Introduction

A large proportion of eukaryotic genomes is composed of mobile repetitive sequences known as transposable elements (TEs). TEs are divided into two classes based on their mode of mobilisation. Retrotransposons (Class I) copy themselves using an RNA intermediate which is reverse-transcribed into cDNA and is integrated back into the host genome, whereas DNA transposons (Class II) move via a cut-and-paste mechanism mediated by an encoded transposase [1, 2]. One of the largest and most widespread superfamilies of DNA transposons are hAT elements. While there is sequence variation between families of hAT transposons, they are defined by ∽ 8 bp terminal target site duplication (TSDs) and ∽ 15 bp terminal inverted repeats (TIRs) [3]. The hAT transposase is a multidomain protein and the only hAT transposase crystal structure is from the Hermes transposase of the house fly (Musca domestica), which showed the presence of conserved residues and domains required for TIR recognition and transposition [4, 5].

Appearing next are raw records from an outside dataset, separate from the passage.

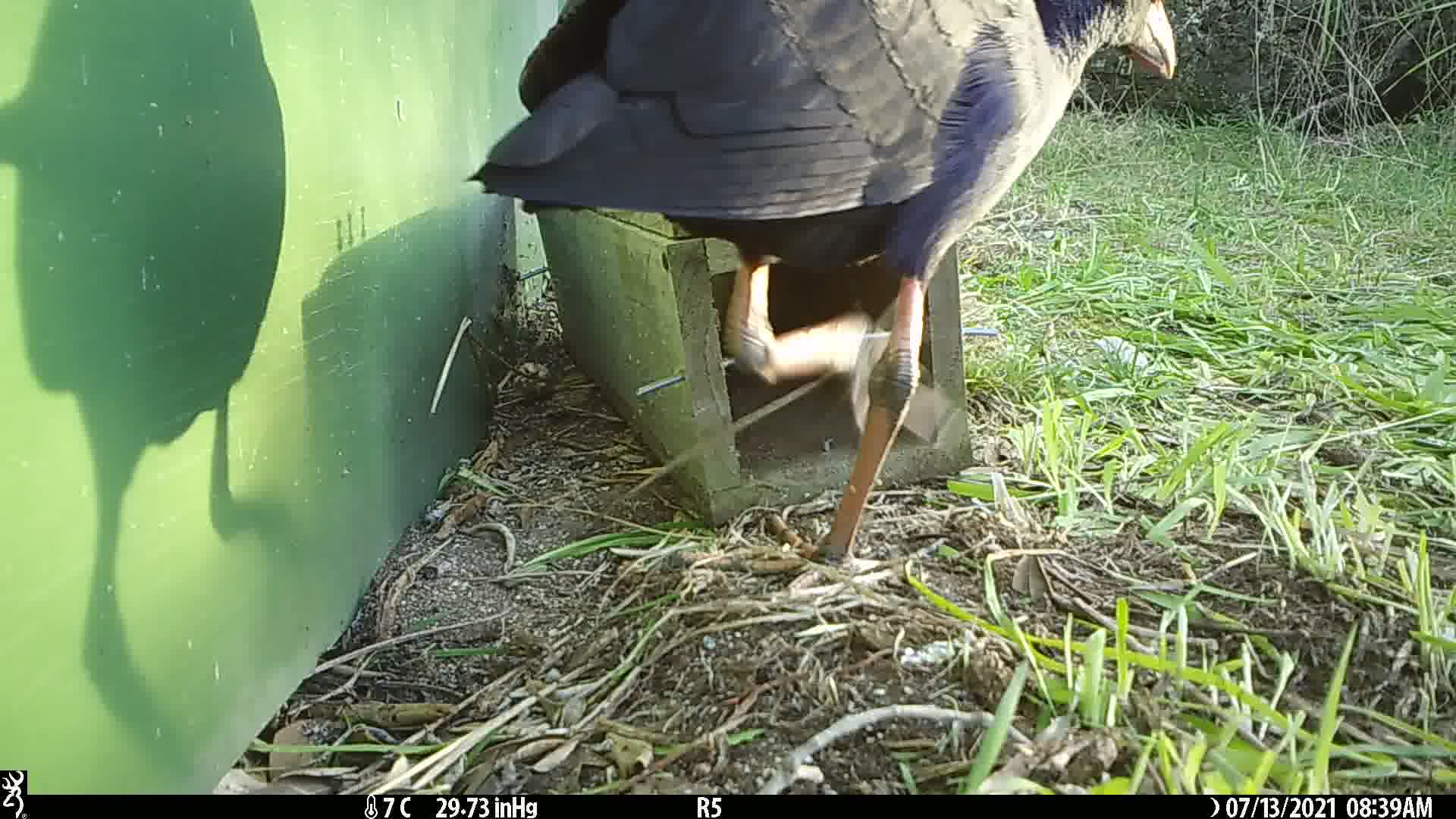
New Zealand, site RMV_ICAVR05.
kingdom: Animalia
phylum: Chordata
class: Aves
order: Gruiformes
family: Rallidae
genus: Porphyrio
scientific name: Porphyrio melanotus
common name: australasian swamphen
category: pukeko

Testudines (turtles) are a group of reptiles found in diverse ecological settings ranging from terrestrial, marine, and freshwater environments and are a sister group to Archosauria (birds and crocodilians) that diverged during the Permian-Triassic period approximately 257.4 Mya [6, 7]. The repetitive content of turtle genomes has not been studied extensively, but current studies indicate that TEs make up approximately 30% of the genome in various turtles and are dominated by LINEs and DNA transposons [8,9,10]. Turtle genomes generally do not show significant variation in size and appear to evolve slowly compared to other reptiles which makes analysis of repeats an area of interest [11]. Until now, horizontal transfer of DNA transposable elements (HTT) has not been documented in or between turtles, fishes, and a frog.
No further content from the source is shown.